Dans le cas marocain, il est aussi observé les mêmes tendances qu’à l’échelle mondiale, à savoir une tendance haussière des transferts financiers des MRE atteignant 118 milliards de DH en 2022 d’une part, et d’autre part, l’évolution du profil migratoire. Par exemple, parmi les 6, 5 millions de marocains résidant à l’étranger (Marocains du Monde inscrits dans les consulats), la part des étudiants et des migrants diplômés augmente notablement, accentuant la problématique de la fuite des cerveaux. Il est constaté en outre, une féminisation croissante de la migration, qui n’est plus corrélée à la migration de famille des années 70-80. Depuis les années 2000, elle concerne des femmes marocaines autonomes s’exilant pour divers motifs : études, emploi, promotion économique et sociale…

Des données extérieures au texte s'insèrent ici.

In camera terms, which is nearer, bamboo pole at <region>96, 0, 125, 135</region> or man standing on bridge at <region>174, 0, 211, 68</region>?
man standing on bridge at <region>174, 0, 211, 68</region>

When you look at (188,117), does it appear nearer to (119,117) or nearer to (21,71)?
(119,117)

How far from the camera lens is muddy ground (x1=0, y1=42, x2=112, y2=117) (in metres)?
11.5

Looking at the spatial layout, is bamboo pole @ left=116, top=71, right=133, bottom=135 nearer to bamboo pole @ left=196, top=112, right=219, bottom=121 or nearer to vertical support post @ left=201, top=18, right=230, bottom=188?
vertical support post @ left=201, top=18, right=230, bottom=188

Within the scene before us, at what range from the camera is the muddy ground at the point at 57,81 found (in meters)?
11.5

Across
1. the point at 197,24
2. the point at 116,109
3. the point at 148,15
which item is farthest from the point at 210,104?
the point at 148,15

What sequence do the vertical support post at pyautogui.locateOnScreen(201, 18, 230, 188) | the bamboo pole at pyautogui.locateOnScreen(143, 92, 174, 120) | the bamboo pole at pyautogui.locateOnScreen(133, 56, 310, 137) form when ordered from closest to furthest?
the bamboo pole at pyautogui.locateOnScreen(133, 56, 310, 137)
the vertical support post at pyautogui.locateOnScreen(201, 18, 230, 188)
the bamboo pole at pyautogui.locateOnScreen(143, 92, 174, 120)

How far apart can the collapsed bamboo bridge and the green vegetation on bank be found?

Concernant l’affectation des transferts financiers, l’immobilier n’est plus classé en premier. Il est devancé par le secteur du commerce et des services et celui de l’agriculture. De même, il a été souligné un changement de classement dans les sources de devises. Les transferts des MRE ont été dépassés depuis quelques années par les recettes d’exportation dans les secteurs innovants tels que l’automobile et l’électronique.
Les échanges ont abordé en outre certaines questions stratégiques en évoquant par exemple le cas de l’Inde qui forte de 154 Milliards de dollars de transferts financiers annuels a développé une stratégie de négociations internationales notamment pour faire abaisser les coûts de transferts et les taux d’intérêt des prêts internationaux. Un autre volet stratégique a porté sur les incertitudes qui pèsent sur la question migratoire et par ricochet sur les transferts financiers en raison des politiques anxiogènes et restrictives des pays d’accueil, l’échange de données fiscales, la xénophobie montante…

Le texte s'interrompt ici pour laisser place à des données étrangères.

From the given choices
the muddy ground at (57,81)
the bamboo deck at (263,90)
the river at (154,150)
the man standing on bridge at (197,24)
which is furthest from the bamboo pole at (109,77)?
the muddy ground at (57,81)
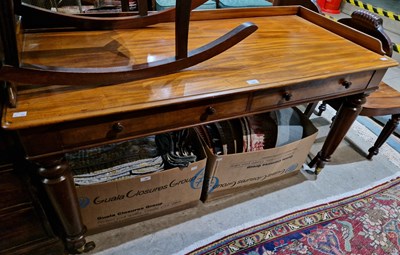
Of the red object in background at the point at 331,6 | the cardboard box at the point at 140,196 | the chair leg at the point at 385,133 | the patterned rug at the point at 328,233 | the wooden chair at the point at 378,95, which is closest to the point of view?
the cardboard box at the point at 140,196

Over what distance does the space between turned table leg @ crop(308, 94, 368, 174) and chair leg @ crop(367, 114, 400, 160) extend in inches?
17.0

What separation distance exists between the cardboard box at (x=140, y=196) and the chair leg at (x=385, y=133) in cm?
119

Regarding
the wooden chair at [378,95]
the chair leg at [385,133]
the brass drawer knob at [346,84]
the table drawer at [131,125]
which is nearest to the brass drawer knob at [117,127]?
the table drawer at [131,125]

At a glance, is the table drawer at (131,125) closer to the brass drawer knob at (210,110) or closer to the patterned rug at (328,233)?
the brass drawer knob at (210,110)

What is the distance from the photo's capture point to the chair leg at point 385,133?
161 centimetres

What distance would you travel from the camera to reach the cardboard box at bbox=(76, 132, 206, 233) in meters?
1.08

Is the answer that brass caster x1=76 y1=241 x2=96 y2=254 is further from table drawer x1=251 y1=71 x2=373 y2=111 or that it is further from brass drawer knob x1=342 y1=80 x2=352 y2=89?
brass drawer knob x1=342 y1=80 x2=352 y2=89

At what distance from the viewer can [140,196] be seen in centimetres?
116

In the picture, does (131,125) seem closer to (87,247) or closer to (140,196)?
(140,196)

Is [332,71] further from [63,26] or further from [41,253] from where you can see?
[41,253]

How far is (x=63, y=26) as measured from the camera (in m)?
1.09

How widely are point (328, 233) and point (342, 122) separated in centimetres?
54

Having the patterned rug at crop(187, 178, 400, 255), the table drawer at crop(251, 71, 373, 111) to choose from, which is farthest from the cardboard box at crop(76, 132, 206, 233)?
the table drawer at crop(251, 71, 373, 111)

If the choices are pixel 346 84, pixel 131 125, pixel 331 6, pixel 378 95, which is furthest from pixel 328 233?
pixel 331 6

Des incertitudes qui devraient inciter les pays d’origine à repenser la question migratoire sur la base d’analyses plus fines et de politiques publiques plus globales : stratégie d’accueil des compétences, souveraineté scientifique et technologique, développement de circuits de transferts financiers innovants à bas coûts, stratégie de lutte contre l’idéologisation de la migration et contre la xénophobie montante, etc..

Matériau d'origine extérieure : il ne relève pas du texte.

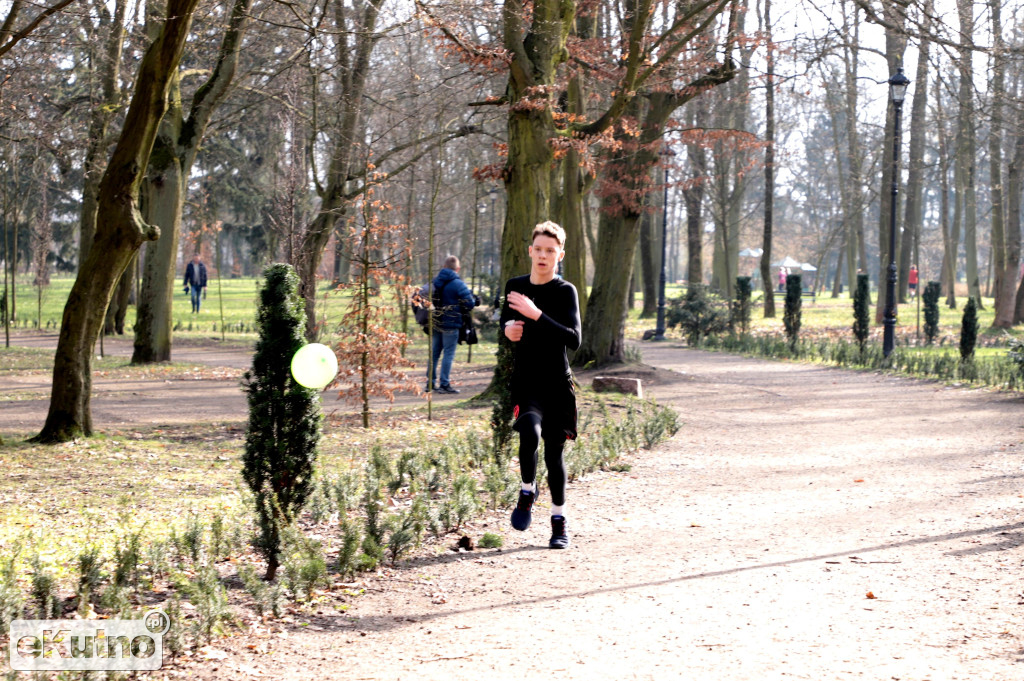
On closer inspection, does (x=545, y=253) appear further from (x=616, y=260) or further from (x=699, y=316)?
(x=699, y=316)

Et, vu les tendances haussières de la migration dans le monde, ne convient-il pas de relancer sur de nouvelles bases le Pacte de Marrakech pour des migrations sûres, régulières et organisées dans l’intérêt mutuel et bien compris des pays d’origine et des pays d’accueil ?
Selon Monsieur Jean-Christophe Dumont, Chef de la Division des migrations internationales à l’OCDE, le pacte de Marrakech semble connaître un processus positif d’adhésion, mais vu la sensibilité du sujet dans certains pays, il reste encore du chemin à parcourir pour obtenir un franc consensus à sa mise en œuvre.